You are here
There is an outstanding invitation from President George W. Bush Jr. to the United Kingdom, and other allies, to join the United States in a Global Ballistic Missile System. So far, Tony Blair has made no response, or at least, if he has, the nature of the response has not been made public. Many believe that, if there has been a response, it is along the lines of: “Ask me again after the election.” There is, however, a widespread belief that, at official level, discussions about how any deal might be done have been going on between the UK and the US for many months. Last Autumn, there was a flurry of press speculation, soon dampened down, that officials had indeed agreed a deal to place interceptor missiles in the UK.
The widely held view in the UK is that, unless missile defence comes for free – as part of a quid pro quo arrangement with the US – we could probably not afford it. Beyond this, there is even a view that the UK does not really need it. The ballistic missile threat to UK interests is perceived in the UK to be relatively less severe, certainly less of a priority, than other threats to national security, and far less of a problem requiring attention than in the US. Where a potential threat is recognized – to our troops deployed in theatre – the UK is prepared to shelter under a US supplied umbrella (in the short term) and perhaps to look to NATO later. Geoff Hoon has admitted as much, when mentioning missile defence in the same breath as role sharing.
Missile defence is not yet a serious political issue in the UK. Apart from the arms proliferation and peace community, who objected strongly, but with little effect, both to the US withdrawal from the ABM Treaty and to the UK’s agreement in 2003 to allow the use of Fylingdales by the US for missile defence purposes, there is no anti-missile defence constituency in Britain. The Conservative Party is strongly in favour. The Liberal Democrats are against, but subdued. In the public arena, however, the level of understanding of the issues – in the media and the political parties – is pretty low. While it is true to say that there is only minimal debate on missile defence in the UK, what is still surprising is that there is no public support from any branch of the Armed Services. None of the Services lay claim to missile defence, and none wishes to give up anything to own it. The tone of the public debate could – and probably would – change if and when the UK was to proceed with a BMD programme. For instance, should the government agree to locate an interceptor site on UK territory, the reaction could become as significant as the opposition to cruise missiles at Greenham Common and Molesworth in the 1980s.

■ Available data
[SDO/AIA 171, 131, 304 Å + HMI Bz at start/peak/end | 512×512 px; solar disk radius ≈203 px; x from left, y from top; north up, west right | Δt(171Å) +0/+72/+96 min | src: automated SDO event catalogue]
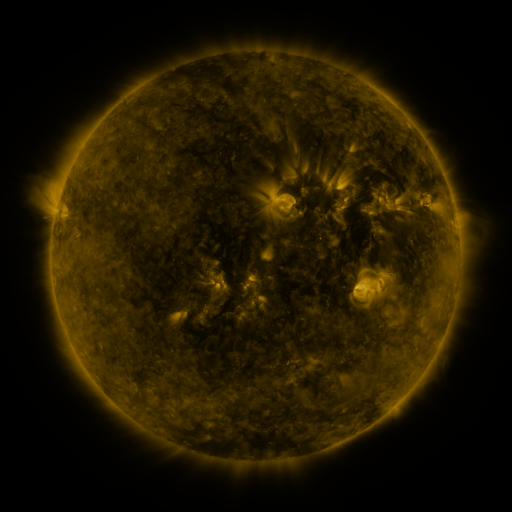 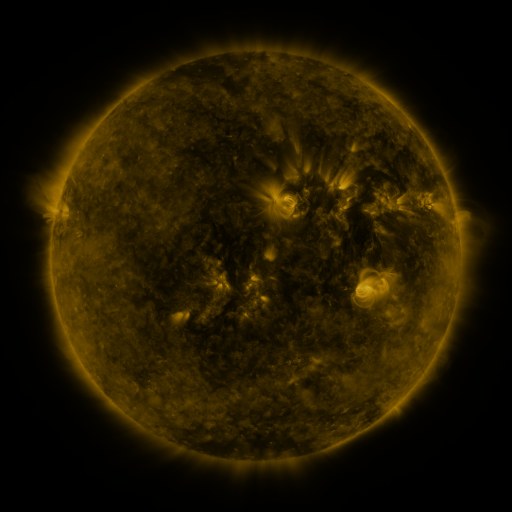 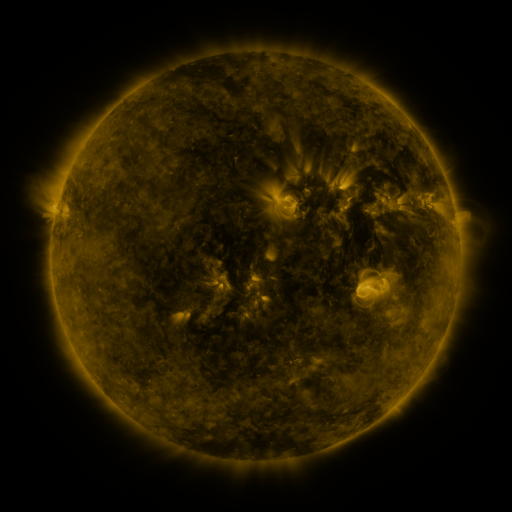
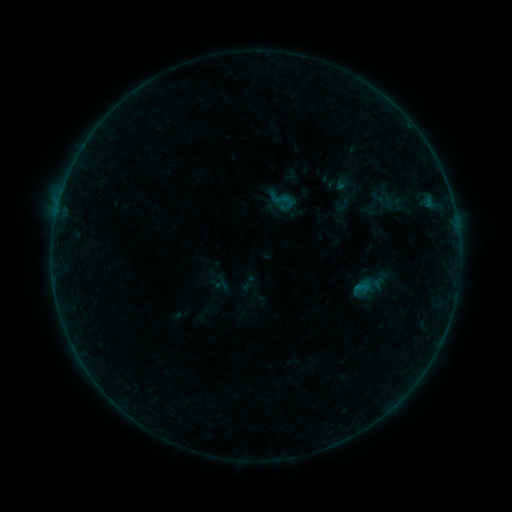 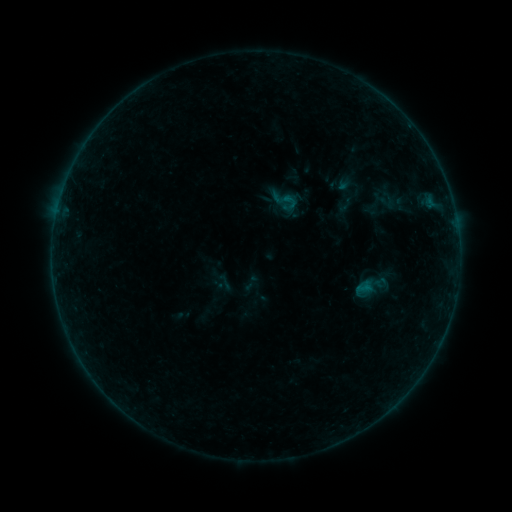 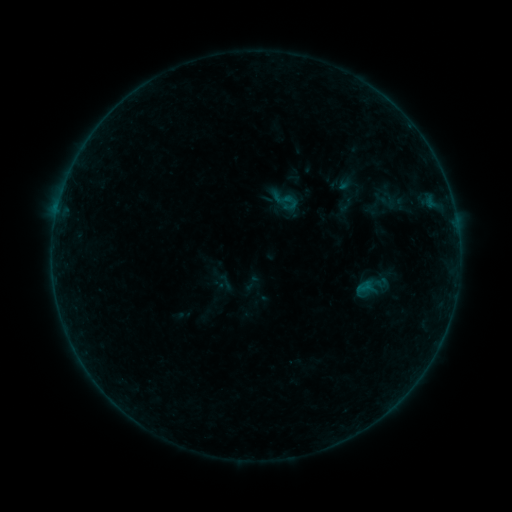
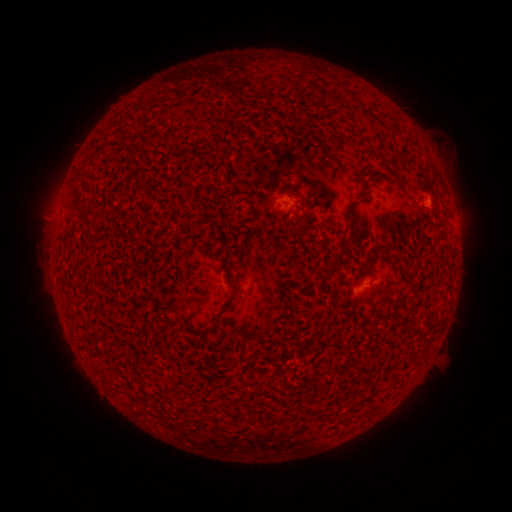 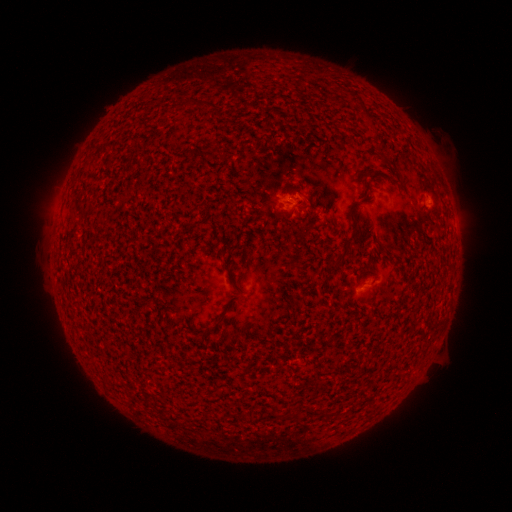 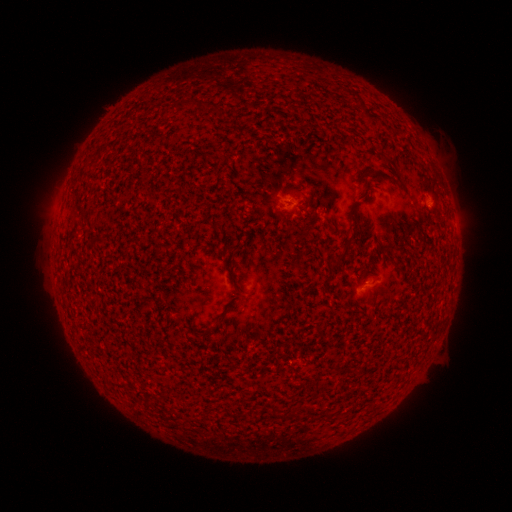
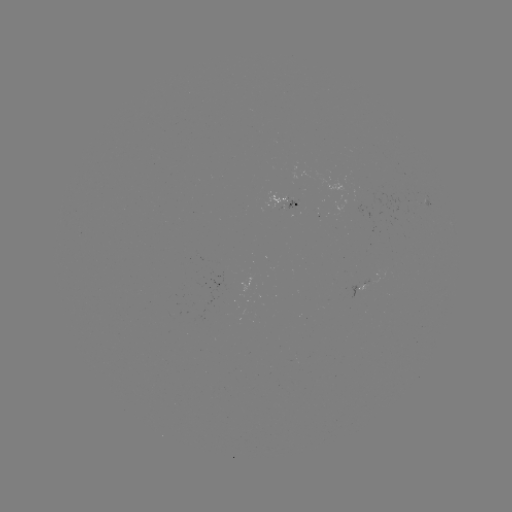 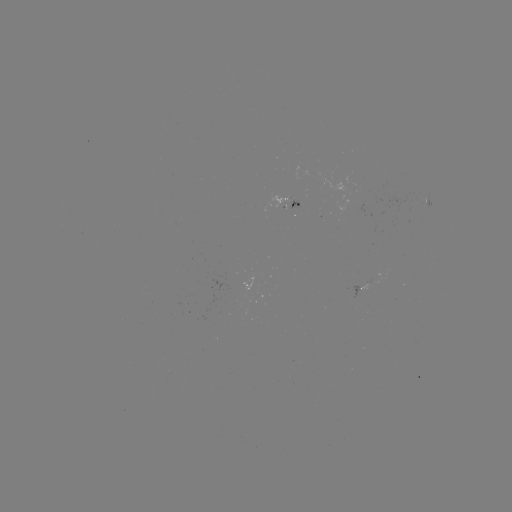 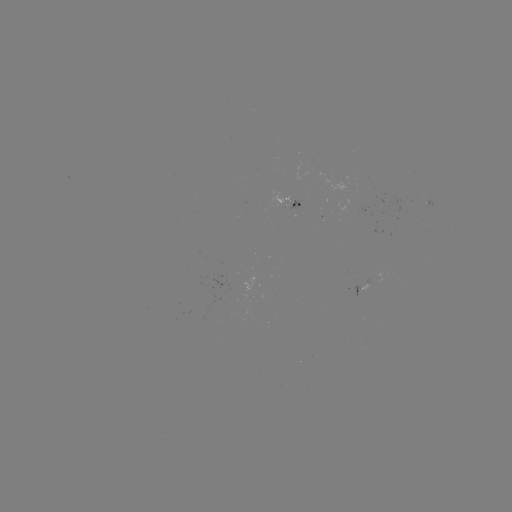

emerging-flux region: (266, 195, 289, 210)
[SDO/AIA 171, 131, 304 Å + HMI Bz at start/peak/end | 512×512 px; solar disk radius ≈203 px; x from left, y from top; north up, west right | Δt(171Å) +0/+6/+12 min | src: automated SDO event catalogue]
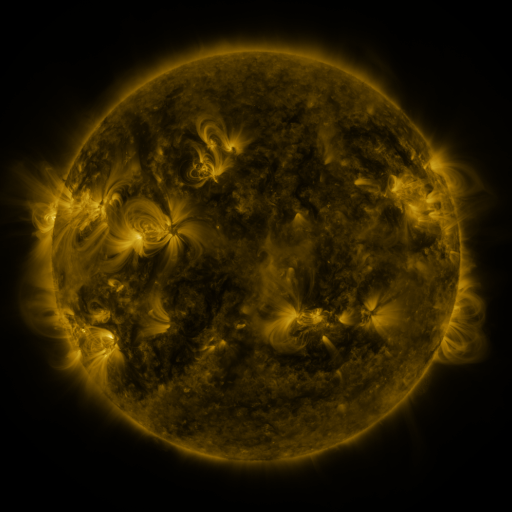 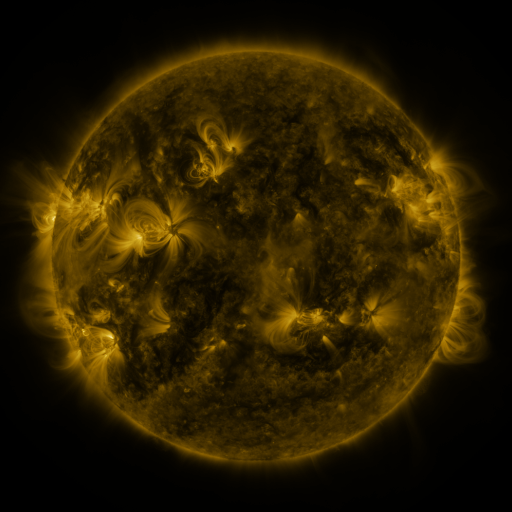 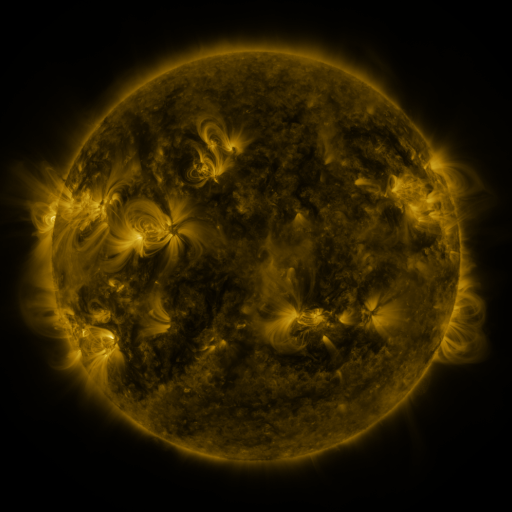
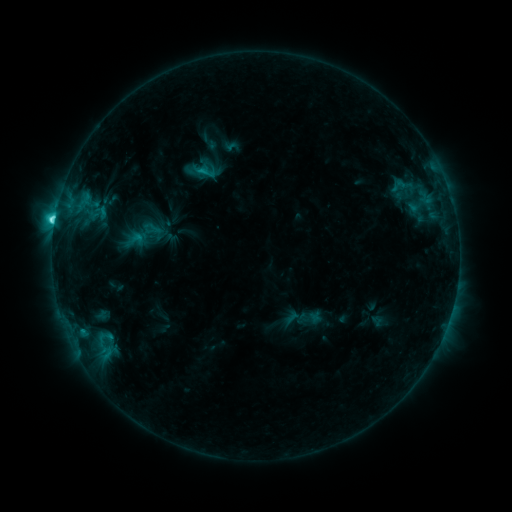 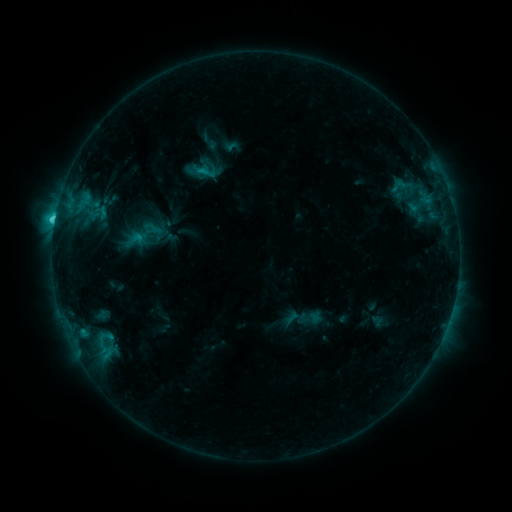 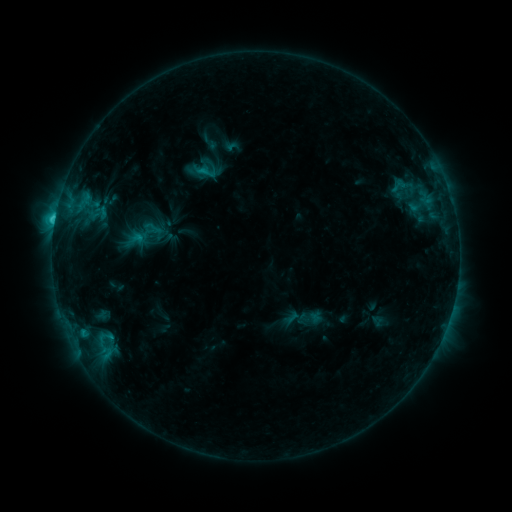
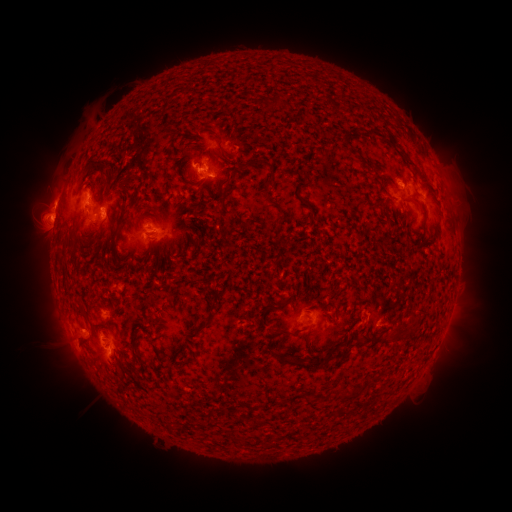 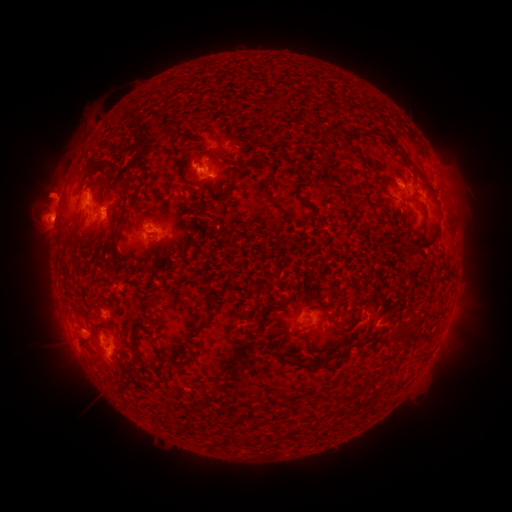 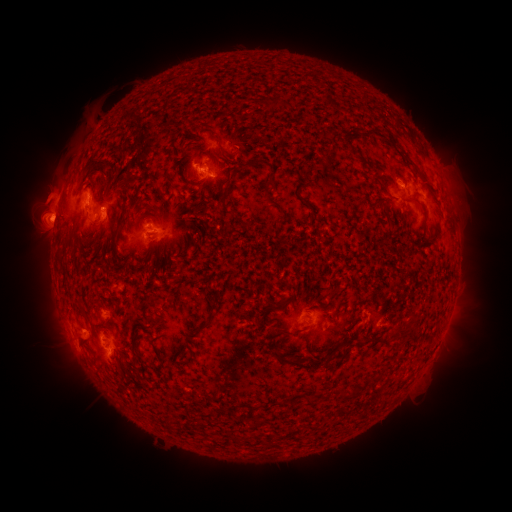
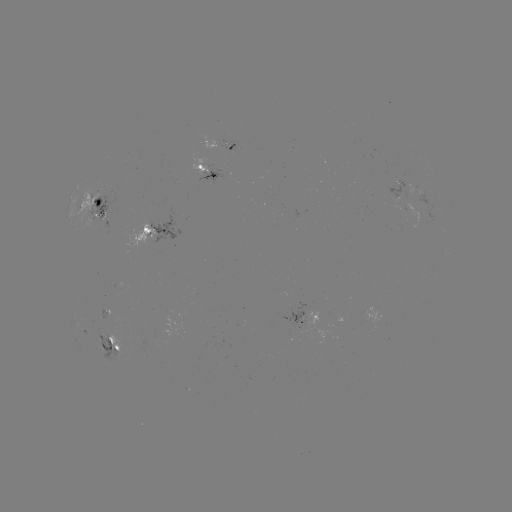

■ Exercises to complete
a - Using the missile defense passage, decide whether each statement agrees with it, answering yes or no and quoting the words that settle it: (i) The Conservative Party opposes missile defense. (ii) In 2003 the UK agreed to let the US use Fylingdales for missile defense purposes. (iii) At least one branch of the Armed Services publicly supports missile defense.
b - Answer these from the missile defense passage:
(i) Who issued the invitation to join a Global Ballistic Missile System?
(ii) When was there a flurry of press speculation about a deal on interceptor missiles?
(iii) At which two places was there opposition to cruise missiles in the 1980s?
c - From the missile defense passage, extract the text between "You are here" and "missiles in the UK.", inclusive.

■ Answers provided
a -
(i) No: "The Conservative Party is strongly in favour."
(ii) Yes: "the UK’s agreement in 2003 to allow the use of Fylingdales by the US for missile defence purposes"
(iii) No: "there is no public support from any branch of the Armed Services."

b -
(i) President George W. Bush Jr.
(ii) Last Autumn
(iii) Greenham Common and Molesworth

c -
You are here
There is an outstanding invitation from President George W. Bush Jr. to the United Kingdom, and other allies, to join the United States in a Global Ballistic Missile System. So far, Tony Blair has made no response, or at least, if he has, the nature of the response has not been made public. Many believe that, if there has been a response, it is along the lines of: “Ask me again after the election.” There is, however, a widespread belief that, at official level, discussions about how any deal might be done have been going on between the UK and the US for many months. Last Autumn, there was a flurry of press speculation, soon dampened down, that officials had indeed agreed a deal to place interceptor missiles in the UK.